TÜRK İŞ 3'üncü Bölge Temsilcisi Hüseyin Karakoç, sendikacılara ve işçilere siyasete girme çağrısı yaptı. Yasaların çalışma hayatındaki ihtiyaçlara yanıt vermediğini belirten Karakoç, "Parlamentoda emeğe yönelik yasa çıkması mümkün değil. Parlamento’nun yüzde 95’i sermayeyi temsil ediyor. Çalışanlar olarak siyasete ağırlık vermeli, siyasetin içinde olmalı, yönetimlere girip belediye meclis üyeliklerine, milletvekillerine aday olmalıyız. TBMM’e 50 emeği temsil eden arkadaş olursa, yasaların aleyhimize çıkmasını engeller" dedi.
Hüseyin Karakoç mobingle ilgili bilgilendirme toplantısında, sendika yöneticileri ve işçilere, siyasete girmeleri çağrısı yaptı. Karakoç çalışma hayatıyla ilgili yasaların hiçbirinin emekçilerin ihtiyaçlarına yanıt vermediğini, işverinin ve iktidarın katı tutumu nedeniyle sorunların sürdüğünü söyledi. Parlamentoda emeğe yönelik yasa yapmanın mümkün olmadığını öne süren Karakoç şöyle konuştu:
"Parlamento’daki vekillerin yüzde 95’i sermayeyi temsil ediyor. Çalışanlar olarak siyasete ağırlık vermeliyiz. Siyasetin içinde olmalıyız. Siyasi partilerde etkin olmalıyız. Herkes siyasi düşüncesindeki partide etkin olmalıdır. İl, ilçe yönetimlerine girmeli, belediye meclis üyelikleri adayı olunmalı. Böylece kendilerini parlamentoya gidecek şekilde hazırlamaları gerekir. Hepimiz evde de siyaset yapıyoruz. Ama gidip de siyasette etkin olamıyoruz. Kimin oraya gitme olanağı varsa ona destek verelim. En azından 50 tane emeği temsil eden arkadaş TBMM’de olsa, birçok yasanın aleyhimize çıkmasını engeller."

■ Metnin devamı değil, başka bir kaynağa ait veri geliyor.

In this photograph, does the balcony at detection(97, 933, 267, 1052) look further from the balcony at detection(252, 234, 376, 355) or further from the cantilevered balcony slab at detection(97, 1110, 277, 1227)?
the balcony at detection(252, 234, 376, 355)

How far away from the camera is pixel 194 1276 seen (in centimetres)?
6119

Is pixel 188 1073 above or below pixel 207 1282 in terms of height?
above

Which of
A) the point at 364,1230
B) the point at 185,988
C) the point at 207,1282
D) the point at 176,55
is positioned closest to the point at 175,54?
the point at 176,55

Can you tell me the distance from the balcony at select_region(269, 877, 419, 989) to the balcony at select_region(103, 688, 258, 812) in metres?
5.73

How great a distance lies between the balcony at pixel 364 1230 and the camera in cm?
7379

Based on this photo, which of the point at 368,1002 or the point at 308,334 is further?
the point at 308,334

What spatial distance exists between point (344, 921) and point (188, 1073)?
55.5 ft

Hüseyin Karakoç, 12 Eylül darbesinin sendikalara ve üniversitelere yönelik yapıldığını, hiçbir siyasi partinin, karşısında güçlü sivil toplum kuruluşu istemeyeceğini öne sürdü.  Siyasi iktidarların emeği bölüp, parçalayıp hükmettiğini söyleyen Karakoç sözlerini şöyle sürdürdü:
"Oyu biz veriyoruz. Oy potansiyeli bizde ama söz sahibi onlar. Buna 'dur' demenin zamanı geldi. Kıdem tazminatını tamamen elimizden almak istiyorlar. Bir işçi 11 ay 29 gün çalışmış olsa da kıdem tazminatı kazanamıyor. İktidarın bunu düzenlemesi gerek. Örneğin bir aylık deneme süresini tamamlayan her işçinin kıdem tazminatı hakkı kazanması için düzenleme yapılması gerekir."
Kıdem tazminatının Türk-İş’in kırmızı çizgisi olduğunu belirten Karakoç, bu hakkın ellerinden alınması girişimi olursa genel greve gitme kararı aldıklarını hatırlattı. Karakoç "Kimseyi aldatmasınlar. Kıdem tazminatının işverene yük falan olduğu yok. İhbar ve kıdem tazminatları işveren kasasında faizsiz kredi olarak duruyor" dedi.